The English Game, tal su título original, pone el foco en un momento bisagra. Suter no solo saltó la barrera que impedía a los jugadores recibir dinero, sino que también fue transferido a Blackburn Rovers a cambio de una suma de libras esterlinas que llevó a los hinchas de Darwen a acusarlo de “traidor”. Rompió las reglas o, más bien, se anticipó a su tiempo, porque en 1885 la propia Football Association sentó las bases del profesionalismo. Además de ser el futbolista que más veces compitió en una final de la FA Cup con nueve presencias, Kinnaird ocupó en paralelo el cargo de tesorero de la Football Association y, después de su retiro, asumió la presidencia hasta 1923. Y en ese sentido lo que sale a la luz es un ingrediente que abona el suelo de la leyenda desde tiempos inmemoriales: el poder de los equipos grandes para lograr que el reglamento se amolde a sus propios intereses.
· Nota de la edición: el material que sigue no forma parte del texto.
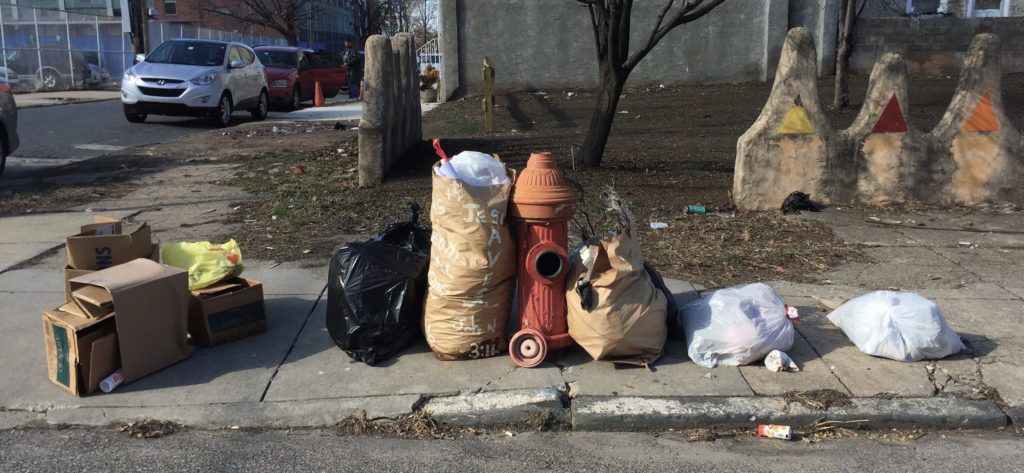 A North Philly street, full of trash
Lejos de la bajada de línea, la serie relativiza el peso que adquieren los valores morales cuando lo que está en disputa es el deseo de ganar.
Como sea, lo más interesante de Un juego de caballeros es lo que ocurre en esas canchas de límites imprecisos, césped desprolijo y arcos de madera, que se asemejan más a un campo de polo descuidado que a un potrero de barrio. A diferencia de la inmensa mayoría de las ficciones que transcurren en lo que en Manchester United bautizaron como el “teatro de los sueños” (desde películas hollywodenses como Escape a la victoria hasta la indie-argenta El 5 de Talleres, pasando por otra producción reciente de Netflix como Puerta 7), las escenas de juego resultan creíbles. La explicación podría ser tan simple como el fútbol mismo. Más allá de sus cualidades técnicas a la hora de patear una pelota, los actores no padecen la comparación con la referencia real, básicamente porque no existen filmaciones de aquellos años. Un juego de caballeros construye entonces una especie de hipótesis que responde en parte a la pregunta esbozada en el primer párrafo. En tiempos de abstinencia futbolera, imaginar cómo pudo haber sido todo en los orígenes no es poca cosa.